L’information environnementale offre aux producteurs la possibilité de mettre en avant les spécificités de leurs produits par rapport à ceux des autres (il s’agit là d’une incitation au changement), puisqu’elle leur donne l’occasion de démontrer les mérites de leurs propres produits. Toutefois, la différenciation ne fonctionne que si elle s’appuie sur des données solides et sur des méthodes communes et harmonisées, sous peine d’engendrer des litiges entre entreprises dénigrant les méthodes des unes et des autres. L’éventail des incertitudes concernant les données à l’intérieur d’une catégorie de produits peut être plus important que ce qui différencie cette catégorie (de produits alimentaires) d’une autre. En conséquence, pour de nombreux participants, il est peut-être trop tôt pour avancer des comparaisons entre produits équivalents. En outre, il convient de continuer à prendre des mesures visant à améliorer la communication sur les incertitudes. Pour le moment, on observe, parmi les entreprises qui s’essaient à l’information environnementale, une tendance à ne pas faire la distinction entre plusieurs producteurs d’un même produit, mais certains outils sont suffisamment souples pour replacer, en cas de besoin, les données générales concernant un produit dans un ensemble spécifique de données relatives à telle ou telle catégorie.
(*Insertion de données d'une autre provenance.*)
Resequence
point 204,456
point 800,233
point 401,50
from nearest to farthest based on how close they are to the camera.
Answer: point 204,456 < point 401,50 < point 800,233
La plupart des participants à l’atelier se sont accordés pour affirmer qu’une fois les données collectées, les analyses en cycle de vie (ACV) constituaient la meilleure méthode disponible pour analyser ces données et agir en fonction des résultats de cette analyse. Toutefois, ils ont aussi soulevé deux questions. L’ACV a été utilisée pendant un certain temps dans les discussions B2B dans le but d’identifier les points critiques, dits hot spots, au sein de la chaîne d’approvisionnement et de surveiller les améliorations sur la durée. Certains participants ont souligné qu’il y avait là un arbitrage important à opérer entre l’exhaustivité de l’évaluation d’impact et le coût qu’engendre l’affichage des informations environnementales à l’intention des consommateurs : plus la définition des impacts est précise, plus il est coûteux de recueillir cette information, si bien qu’au final, l’information est plus onéreuse. D’après certains, on pourrait réduire ce coût en utilisant des méthodes plus simples que l’ACV. Ils affirment que, comme la communication B2C requiert moins d’informations (uniquement l’impact final du produit sur l’environnement, et non son allocation à chaque phase de la production), il semble judicieux d’utiliser des méthodes plus simples. Ainsi, certains participants proposent de fonder l’information environnementale sur les dispositifs déjà en place, tels que la procédure française de certification environnementale des exploitations agricoles. En revanche, pour d’autres, l’ACV demeure la meilleure solution : tout d’abord, elle pourrait, et devrait, inclure les impacts « à domicile » (la phase de l’utilisation), en fonction, par exemple, des déchets et des modes de cuisson ; ensuite, même si les consommateurs peuvent n’être intéressés que par l’impact global, leur confiance dans l’affichage environnemental pourra être renforcée s’ils peuvent voir à quoi les chiffres finaux sont imputables. Enfin, communiquer ces chiffres aux consommateurs pourrait être un moteur du changement sur toute la chaîne alimentaire. Outre les avantages et inconvénients de l’ACV, les participants ont soulevé diverses questions méthodologiques lors du séminaire, dont certaines concernaient tous les indicateurs, alors que d’autres étaient spécifiques à un indicateur.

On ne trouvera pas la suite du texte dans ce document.